Hannah knows her competition; Jaafer is located along a stretch in Albany Park that is heavy with Middle Eastern Bakeries, and Hannah has tried the knafeh at all of them. She explained that one of the things that makes Jaafer's knafeh the best is the quality of their ingredients. They buy only the best clarified butter and tint it with orange food coloring. The first step is to butter the bottom of sheet pans with the bright orange butter.
Kataifi, which is essentially phyllo dough that has been passed through a shredder, is one of the few ingredients Jaafer doesn't make in-house.
Hanna breaks and tears the kataifi into smaller shreds, which will become both the bottom and top layers of knafeh.
Hannah sprinkles the kataifi into the bottom of the buttered sheet pan and presses down to create an even layer.
Jaafer makes this fresh unsalted cow's milk cheese every day. It will become the center of the knafeh. When it melts, it becomes stringy and slightly chewy in a way similar to fresh mozzarella.
A substantial layer of fresh cheese is pressed into the pan on top of the layer of kataifi. Hannah will top the cheese off with another layer of kataifi before setting the pan on an old imported stove.
When Hannah and her husband bought Jaafer Sweets five years ago, it came with a whole host of antique equipment, including this imported stove. The gas is controlled with the knobs to the rear and Hannah uses modified pliers to shake and rotate the pan of knafeh over the flame. She mentioned that newer stoves will rotate the pan for you, but they prefer the classic way of preparing knafeh.
After about ten minutes, the bottom of the knafeh is set. Hannah takes it off the stove, places another sheet pan on top and carefully flips the entire sheet over. The brightly colored butter will become the top of the knafeh.
After the flip, the knafeh sits on the stove to cook the bottom layer of kataifi and fully melt the cheese. To check doneness, Hannah uses a combination of pressing on top of the knafeh to feel how the cheese is melting as well as a spatula to check the bottom.
Vat o' Syrup
Since this syrup is in almost every sweet they make, Jaafer makes large vats of simple syrup at a time.
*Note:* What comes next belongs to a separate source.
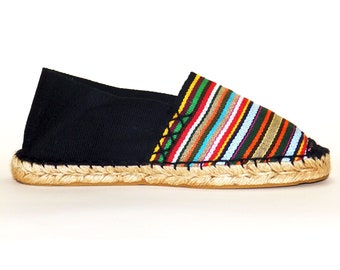 multicolor espadrilles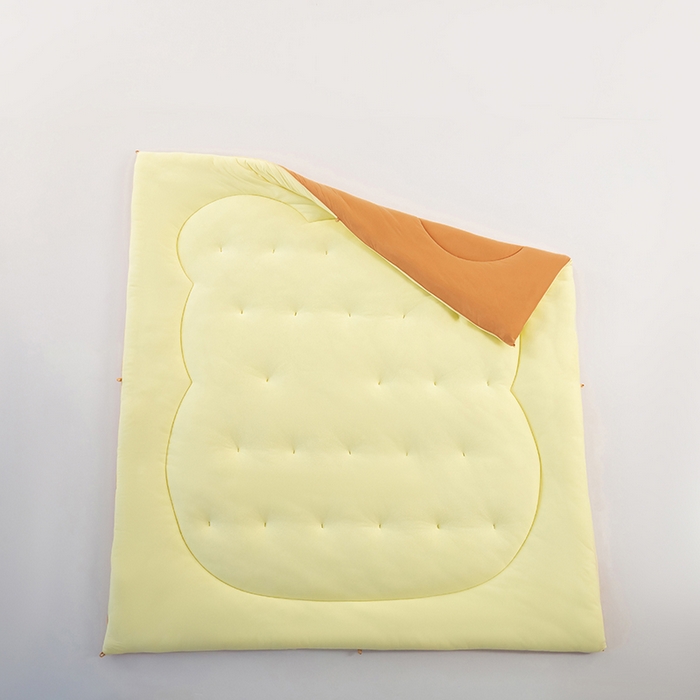 91家纺网 家纺一手货源 找家纺 （总）苏秦家纺 2025新款7A抗菌奶油小熊被被子被芯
Hannah drips the syrup over the freshly cooked knafeh.
Jaafer is the only bakery in the country that cooks all of their knafeh to order (with the exception of peak times like major Muslim and Christian holidays). Prepared knafeh is rarely displayed up front. Instead, when a customer orders it (even if it's just one piece and not a whole tray), the staff take out a pan of uncooked knafeh that was prepared in the morning and cook it to order.
In addition to knafeh, Jaafer also offers baklava (which is about equal to knafeh in terms of popularity) and many delicious variations on phyllo dough, syrup, and nuts.
Just another delicious variation on baklava.